# Need help in ID'ing my Bianchi



## r3xnvb (Jan 19, 2012)

So I was picking parts for my other projects at the local kiwanis warehouse when lo and behold I see this celeste frame with some yellow spots. I was told it had a cracked frame but I convinced them that I'd check it and if it was not broken, I'd buy it. Turns out that there were no cracks (deep scratch on the head lug turned out to be superficial.)

She looks exotic but I am not sure if she truly is. Please help ID'ing her.

The B on the down tube lug behind the head tube seems to be embossed and not engraved.
Any info on ID'ing her will be greatly appreciated.


----------



## jmitro (Jun 29, 2011)

sorry I can't help, but looks like a great restoration project!


----------



## r3xnvb (Jan 19, 2012)

Rear drops


----------



## r3xnvb (Jan 19, 2012)

Embossed B on down tube lug behind head tube


----------



## r3xnvb (Jan 19, 2012)

Brake bridge


----------



## r3xnvb (Jan 19, 2012)

Panto on seat stay


----------



## r3xnvb (Jan 19, 2012)

I've heard that it may be a Super Leggera, but this does not have a brazed on fd hanger. Really need help in ID'ing this frame, so I could decide what to do next with it. Thinking of bringing it back to it's former glory if its a rare model but will do a neo-retro with 130 spacing if not.


----------



## Iwannapodiumgirl (Jun 26, 2002)

The serial number "6.N" suggest a 1986 model. I don't think it's a Super Leggera as your frame has Gipiemme dropouts and the SL had Columbus dropouts. I'd say it's a Professional or a Campione Del Mondo. Nice Italian made Italian steel frame!

I suggest you repaint it celeste and put on a 1986 Campagnolo Groupset - Nuovo Record would look sweet!


----------



## LostViking (Jul 18, 2008)

Iwannapodiumgirl said:


> The serial number "6.N" suggest a 1986 model. I don't think it's a Super Leggera as your frame has Gipiemme dropouts and the SL had Columbus dropouts. I'd say it's a Professional or a Campione Del Mondo. Nice Italian made Italian steel frame!
> 
> I suggest you repaint it celeste and put on a 1986 Campagnolo Groupset - Nuovo Record would look sweet!


+1 Yes do - and keep us updated on how it goes!

I'm a novice at this kind of thing so learn a lot from following these restoration threads - I suspect you might get some useful input from others here as well who have done this kind of thing before.

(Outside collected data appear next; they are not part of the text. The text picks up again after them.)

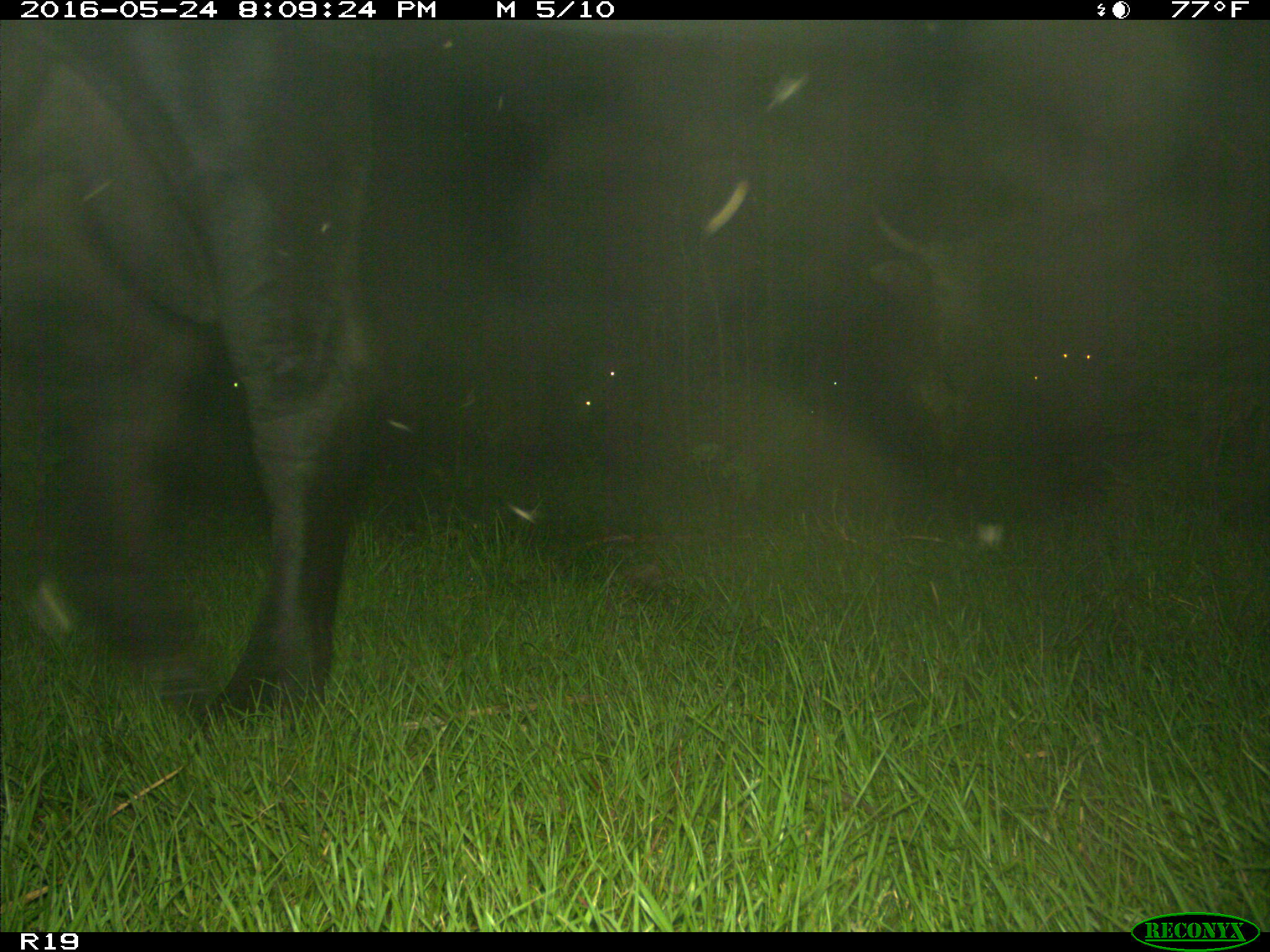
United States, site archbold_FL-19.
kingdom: Animalia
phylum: Chordata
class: Mammalia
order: Artiodactyla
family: Bovidae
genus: Bos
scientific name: Bos taurus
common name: domestic cow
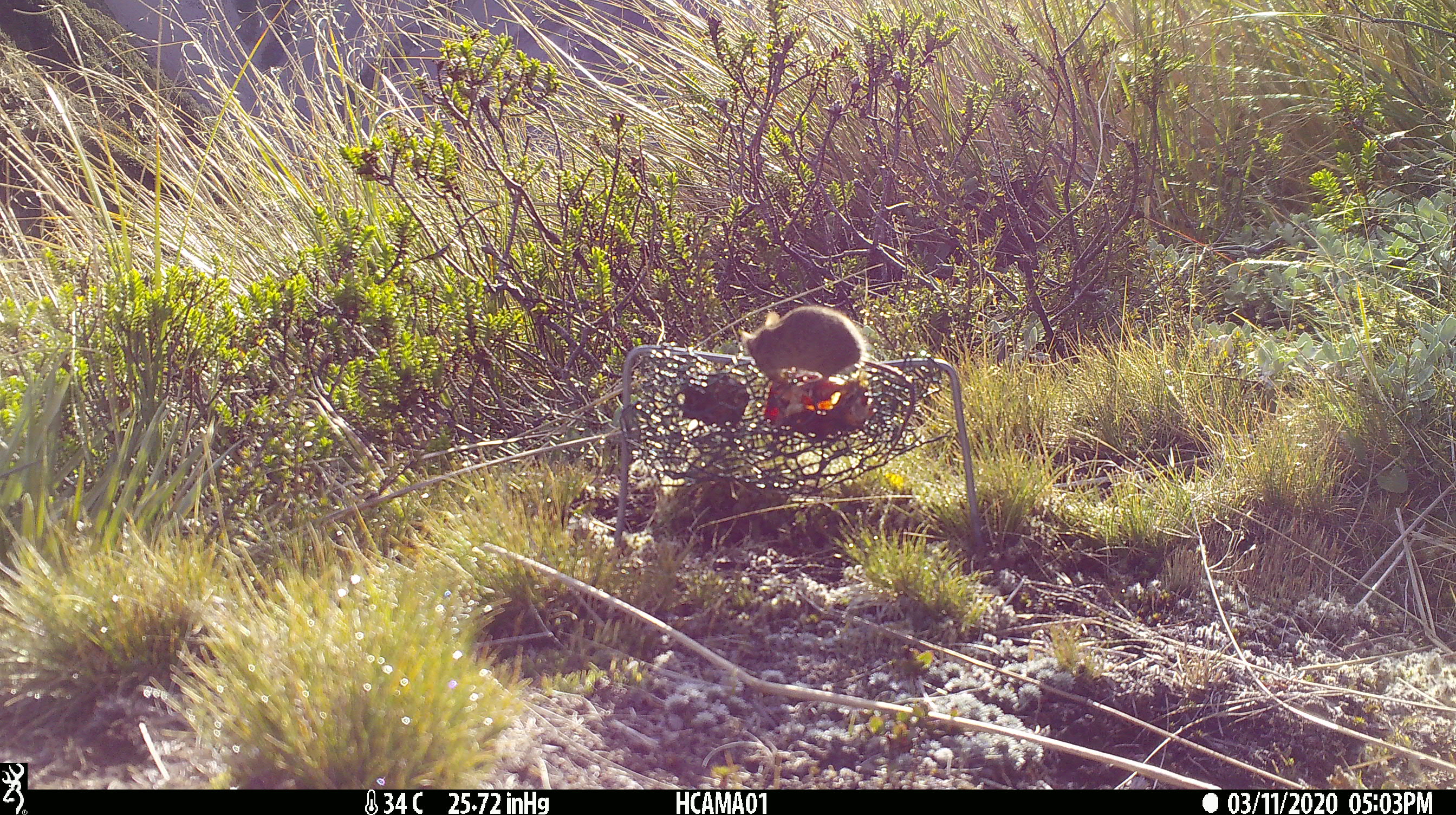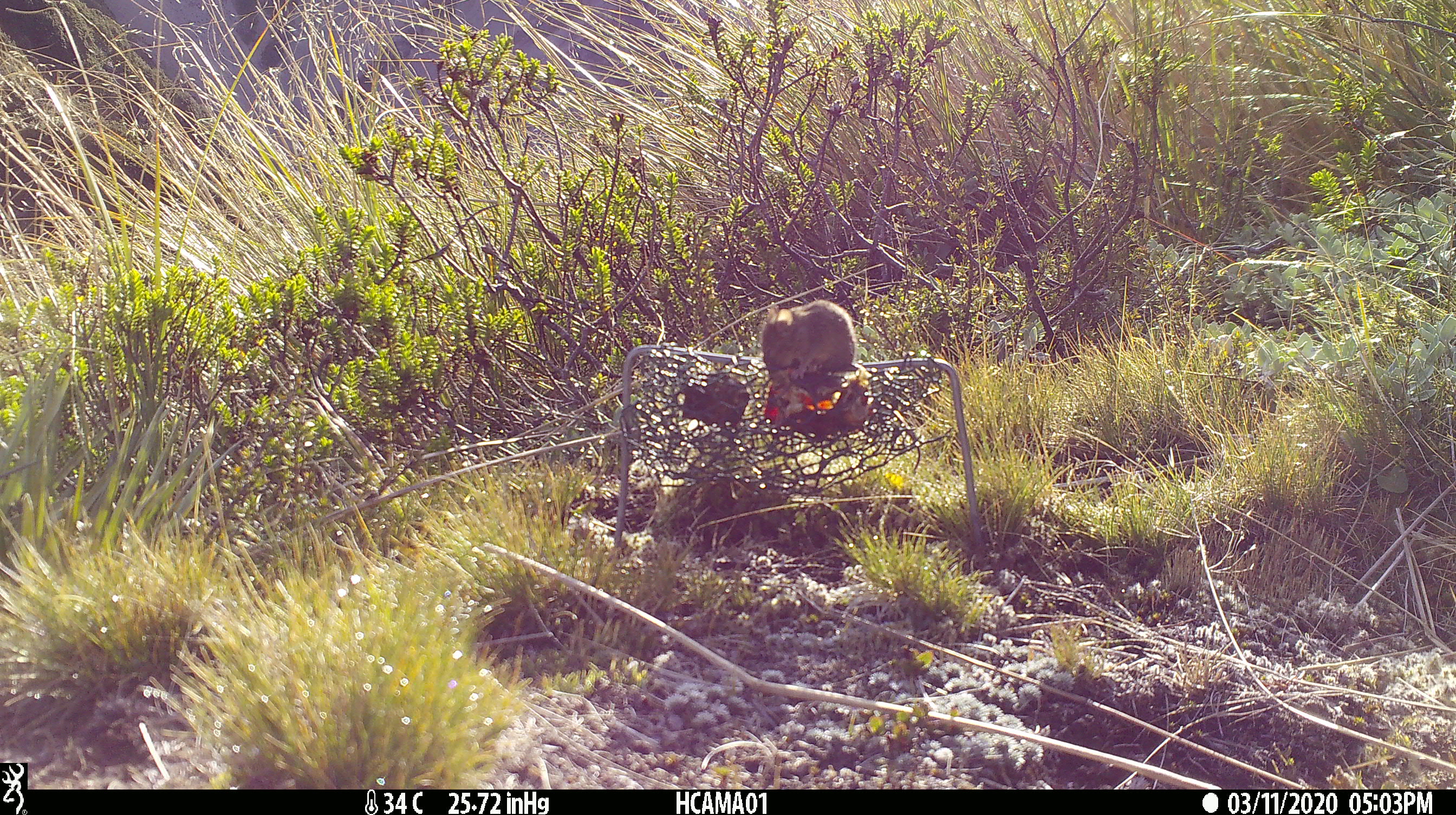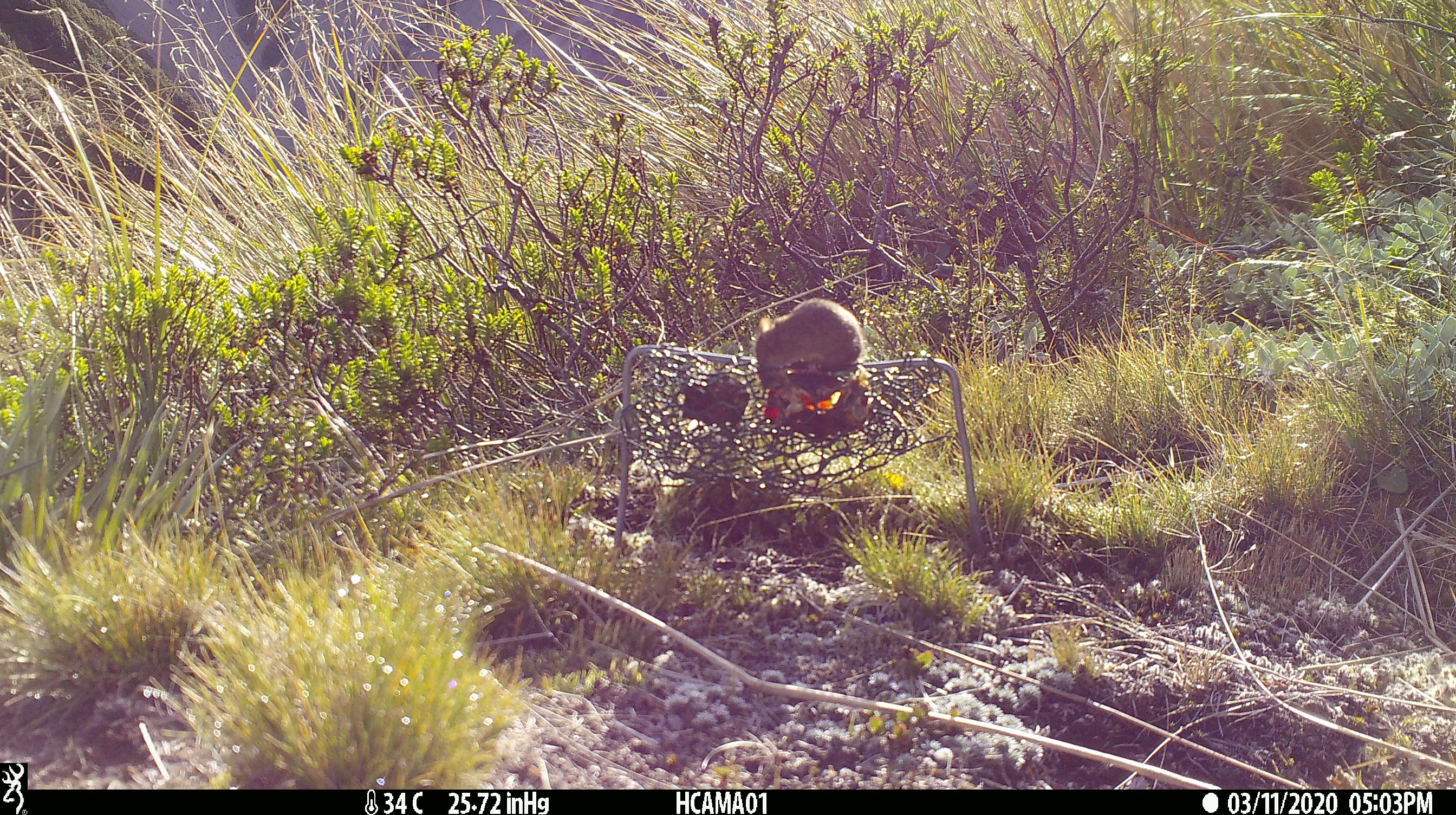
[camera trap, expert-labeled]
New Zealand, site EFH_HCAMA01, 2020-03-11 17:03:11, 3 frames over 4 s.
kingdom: Animalia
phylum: Chordata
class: Mammalia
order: Rodentia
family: Muridae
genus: Mus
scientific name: Mus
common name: mouse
Mouse (Mus).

Good luck with it! :thumbsup:

BTW: What's the frame size? Just curious.


----------



## r3xnvb (Jan 19, 2012)

LostViking said:


> +1 Yes do - and keep us updated on how it goes!
> 
> I'm a novice at this kind of thing so learn a lot from following these restoration threads - I suspect you might get some useful input from others here as well who have done this kind of thing before.
> 
> ...


The frame is a 57 but I'm just gonna give it to my dad. he'll try and restore it and as for me... i'm on the hunt again.
Will keep you posted with developments as they come.


----------



## kai55 (Jun 11, 2011)

Wrong thread


----------